(Records from a set of spatial questions)
━━━━━━

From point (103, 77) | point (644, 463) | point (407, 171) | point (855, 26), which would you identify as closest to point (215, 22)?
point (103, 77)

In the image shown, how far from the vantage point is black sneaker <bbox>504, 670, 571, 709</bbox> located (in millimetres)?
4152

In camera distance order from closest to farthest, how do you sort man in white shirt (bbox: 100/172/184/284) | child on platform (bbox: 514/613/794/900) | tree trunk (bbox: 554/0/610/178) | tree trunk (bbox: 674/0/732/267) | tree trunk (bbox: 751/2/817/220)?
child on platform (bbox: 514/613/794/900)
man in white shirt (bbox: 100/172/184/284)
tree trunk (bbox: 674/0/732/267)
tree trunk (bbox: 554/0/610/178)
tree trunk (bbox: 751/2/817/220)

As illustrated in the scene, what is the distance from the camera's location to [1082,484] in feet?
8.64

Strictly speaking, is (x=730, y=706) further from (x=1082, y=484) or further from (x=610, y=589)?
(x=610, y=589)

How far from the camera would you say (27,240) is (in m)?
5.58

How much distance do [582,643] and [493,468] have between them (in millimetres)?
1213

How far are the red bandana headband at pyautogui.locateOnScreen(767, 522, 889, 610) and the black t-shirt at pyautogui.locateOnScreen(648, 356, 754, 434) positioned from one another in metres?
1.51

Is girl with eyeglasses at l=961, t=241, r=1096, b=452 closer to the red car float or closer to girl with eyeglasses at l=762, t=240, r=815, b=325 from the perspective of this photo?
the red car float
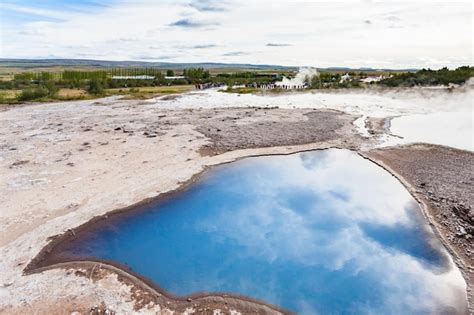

━━━━━━

- What the task asks
Write out all of the material above line for line, leaving out the pictures.

- Solution below
From point (103, 77) | point (644, 463) | point (407, 171) | point (855, 26), which would you identify as closest to point (215, 22)?
point (103, 77)

In the image shown, how far from the vantage point is black sneaker <bbox>504, 670, 571, 709</bbox> located (in millimetres)?
4152

In camera distance order from closest to farthest, how do you sort man in white shirt (bbox: 100/172/184/284) | child on platform (bbox: 514/613/794/900) | tree trunk (bbox: 554/0/610/178) | tree trunk (bbox: 674/0/732/267) | tree trunk (bbox: 751/2/817/220)?
child on platform (bbox: 514/613/794/900)
man in white shirt (bbox: 100/172/184/284)
tree trunk (bbox: 674/0/732/267)
tree trunk (bbox: 554/0/610/178)
tree trunk (bbox: 751/2/817/220)

As illustrated in the scene, what is the distance from the camera's location to [1082,484] in feet?
8.64

Strictly speaking, is (x=730, y=706) further from (x=1082, y=484) or further from (x=610, y=589)?
(x=610, y=589)

How far from the camera would you say (27,240) is (in m)?
5.58

How much distance do [582,643] and [493,468] have between them (in millimetres)?
1213

How far are the red bandana headband at pyautogui.locateOnScreen(767, 522, 889, 610) and the black t-shirt at pyautogui.locateOnScreen(648, 356, 754, 434) positioned from one another in metres?
1.51

Is girl with eyeglasses at l=961, t=241, r=1096, b=452 closer to the red car float or closer to girl with eyeglasses at l=762, t=240, r=815, b=325 from the perspective of this photo?
the red car float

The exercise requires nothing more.